Set problem 1 → Select each line of the records below that contains the word "away", treating uppercase and lowercase as distinct, and copy those lines.

HEAT DISSIPATING ASSEMBLY

Abstract

A heat dissipating assembly includes a heat exchanger and an air duct. The heat exchanger includes a plurality of fins aligned in a row, and the fins cooperatively define a plurality of heat dissipating channels. A guiding slot is defined in the heat exchanger. The air duct defines a passage. A positioning hook extends from the air duct and engages in the guiding slot to so that the air duct passage and are aligned with the heat dissipating channels so that an air flow is capable of passing through the air duct passage via the heat dissipating channels.

Description

BACKGROUND

1. Technical Field

The present disclosure relates to heat dissipating assemblies, and particularly, to a heat dissipating assembly with positioning means.

2. Description of Related Art

Electronic devices generate heat during operation. Electronic components in an electronic device may overheat and become damaged if the heat is not dissipated. Some electronic devices use fans and heatsinks to draw heat away. Generally, a heatsink includes a base adhered to an electronic component (such as CPU) which generates heat, and a plurality of fins perpendicularly mounted on the base. The fins define a plurality of air paths configured for allowing air to flow therethrough, and direction of airflow is determined by fans in the electronic device. However, it is common for workers to assemble the heatsink in the electronic device in a wrong direction, for example, with the air paths perpendicular to the direction of the airflow so the fins block airflow and thus heat dissipation is not effective.

Recorded information →
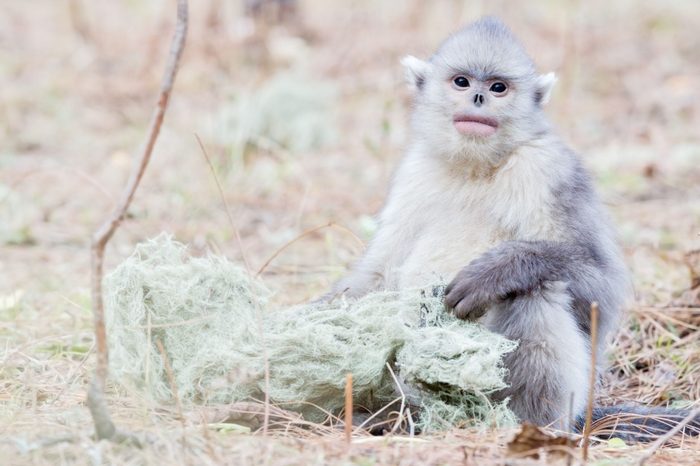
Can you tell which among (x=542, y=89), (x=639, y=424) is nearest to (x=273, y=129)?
(x=542, y=89)

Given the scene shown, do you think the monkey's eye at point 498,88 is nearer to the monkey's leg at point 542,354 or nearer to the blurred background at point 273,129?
the blurred background at point 273,129

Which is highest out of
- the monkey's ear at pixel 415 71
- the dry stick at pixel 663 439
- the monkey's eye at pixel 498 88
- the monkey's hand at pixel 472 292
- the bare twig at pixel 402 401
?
the monkey's ear at pixel 415 71

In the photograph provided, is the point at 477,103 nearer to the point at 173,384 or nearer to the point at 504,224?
the point at 504,224

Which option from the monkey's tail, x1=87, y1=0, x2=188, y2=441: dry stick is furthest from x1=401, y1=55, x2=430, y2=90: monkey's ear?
x1=87, y1=0, x2=188, y2=441: dry stick

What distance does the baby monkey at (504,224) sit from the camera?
12.0ft

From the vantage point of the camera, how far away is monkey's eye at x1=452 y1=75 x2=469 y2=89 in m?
4.22

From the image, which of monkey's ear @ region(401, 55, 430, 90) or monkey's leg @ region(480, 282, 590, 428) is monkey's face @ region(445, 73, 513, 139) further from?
monkey's leg @ region(480, 282, 590, 428)

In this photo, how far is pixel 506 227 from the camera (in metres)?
4.00

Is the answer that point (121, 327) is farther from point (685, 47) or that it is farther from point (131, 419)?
point (685, 47)

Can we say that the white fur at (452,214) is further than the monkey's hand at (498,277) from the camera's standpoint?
Yes

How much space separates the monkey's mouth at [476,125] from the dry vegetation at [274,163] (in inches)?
39.2

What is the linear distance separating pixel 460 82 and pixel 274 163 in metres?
4.41

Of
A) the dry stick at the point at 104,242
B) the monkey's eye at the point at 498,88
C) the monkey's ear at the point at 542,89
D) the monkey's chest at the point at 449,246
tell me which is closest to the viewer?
the dry stick at the point at 104,242

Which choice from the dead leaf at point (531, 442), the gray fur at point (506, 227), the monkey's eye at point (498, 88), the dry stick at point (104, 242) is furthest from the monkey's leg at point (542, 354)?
the dry stick at point (104, 242)
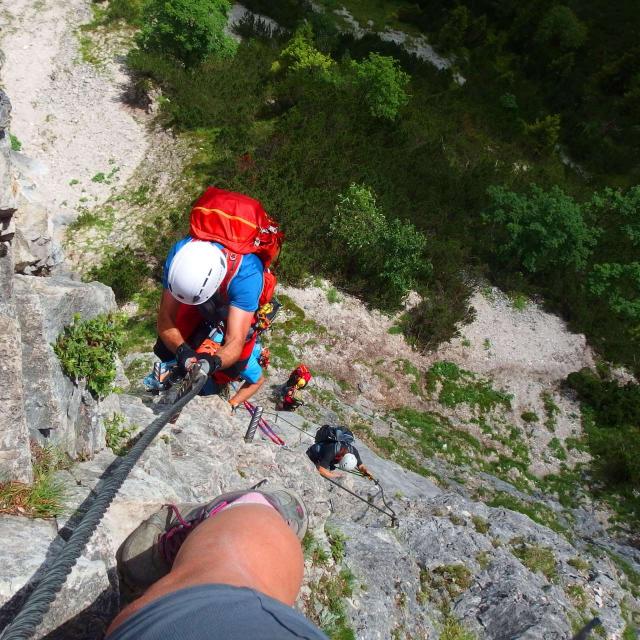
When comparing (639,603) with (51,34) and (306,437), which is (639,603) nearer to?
(306,437)

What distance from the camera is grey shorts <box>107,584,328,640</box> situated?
4.52ft

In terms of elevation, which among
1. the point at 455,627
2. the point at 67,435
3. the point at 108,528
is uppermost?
the point at 108,528

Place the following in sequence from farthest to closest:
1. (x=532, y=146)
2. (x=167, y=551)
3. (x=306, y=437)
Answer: (x=532, y=146) → (x=306, y=437) → (x=167, y=551)

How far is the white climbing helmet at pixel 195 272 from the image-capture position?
381cm

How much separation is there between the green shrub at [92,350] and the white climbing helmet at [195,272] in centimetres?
82

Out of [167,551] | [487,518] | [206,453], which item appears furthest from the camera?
[487,518]

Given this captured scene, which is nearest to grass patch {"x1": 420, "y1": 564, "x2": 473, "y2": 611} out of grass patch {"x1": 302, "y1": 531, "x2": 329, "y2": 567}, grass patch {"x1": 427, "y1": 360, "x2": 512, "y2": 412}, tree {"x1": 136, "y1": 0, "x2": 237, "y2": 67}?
grass patch {"x1": 302, "y1": 531, "x2": 329, "y2": 567}

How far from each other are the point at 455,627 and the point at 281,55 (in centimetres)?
1886

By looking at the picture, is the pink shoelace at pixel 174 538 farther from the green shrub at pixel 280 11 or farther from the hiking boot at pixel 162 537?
the green shrub at pixel 280 11

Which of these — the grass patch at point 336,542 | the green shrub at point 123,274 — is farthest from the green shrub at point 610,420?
the green shrub at point 123,274

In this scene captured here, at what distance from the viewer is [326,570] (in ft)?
14.9

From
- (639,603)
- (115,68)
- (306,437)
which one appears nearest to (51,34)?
(115,68)

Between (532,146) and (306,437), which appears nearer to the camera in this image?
(306,437)

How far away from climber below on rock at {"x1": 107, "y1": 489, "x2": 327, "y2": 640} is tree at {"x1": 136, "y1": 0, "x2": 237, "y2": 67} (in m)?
17.5
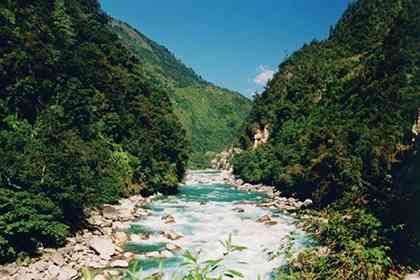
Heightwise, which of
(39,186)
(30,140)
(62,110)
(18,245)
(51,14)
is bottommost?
Answer: (18,245)

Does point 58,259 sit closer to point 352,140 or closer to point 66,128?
point 66,128

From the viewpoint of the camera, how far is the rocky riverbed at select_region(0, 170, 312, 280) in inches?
993

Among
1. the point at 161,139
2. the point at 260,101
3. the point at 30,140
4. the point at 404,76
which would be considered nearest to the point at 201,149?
the point at 260,101

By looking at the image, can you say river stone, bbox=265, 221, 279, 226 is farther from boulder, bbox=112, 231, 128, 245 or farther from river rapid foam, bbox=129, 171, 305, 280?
boulder, bbox=112, 231, 128, 245

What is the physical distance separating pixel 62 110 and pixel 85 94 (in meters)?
5.14

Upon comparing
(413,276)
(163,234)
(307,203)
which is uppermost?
(413,276)

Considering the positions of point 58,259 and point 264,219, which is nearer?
point 58,259

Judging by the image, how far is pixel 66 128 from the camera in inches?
1624

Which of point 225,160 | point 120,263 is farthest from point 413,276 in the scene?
point 225,160

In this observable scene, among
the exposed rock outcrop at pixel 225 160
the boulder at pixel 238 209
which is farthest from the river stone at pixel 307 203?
the exposed rock outcrop at pixel 225 160

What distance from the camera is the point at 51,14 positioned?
55.2m

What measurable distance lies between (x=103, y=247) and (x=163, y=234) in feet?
21.7

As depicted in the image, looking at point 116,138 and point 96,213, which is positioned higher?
point 116,138

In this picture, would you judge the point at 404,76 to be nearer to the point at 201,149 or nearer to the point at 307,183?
the point at 307,183
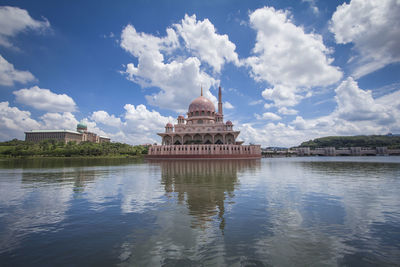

Set problem 2 → Reproduce the heat dissipating assembly text above, everything from "A heat dissipating assembly includes" down to "the heat dissipating channels.".

Correct response 1 →
From the vantage point of the camera, how far away is monkey's eye at x1=452 y1=75 x2=469 y2=89 in m?
How far away from climber below on rock at {"x1": 107, "y1": 489, "x2": 327, "y2": 640} is tree at {"x1": 136, "y1": 0, "x2": 237, "y2": 67} (in m)?

Correct response 2 →
A heat dissipating assembly includes a heat exchanger and an air duct. The heat exchanger includes a plurality of fins aligned in a row, and the fins cooperatively define a plurality of heat dissipating channels. A guiding slot is defined in the heat exchanger. The air duct defines a passage. A positioning hook extends from the air duct and engages in the guiding slot to so that the air duct passage and are aligned with the heat dissipating channels so that an air flow is capable of passing through the air duct passage via the heat dissipating channels.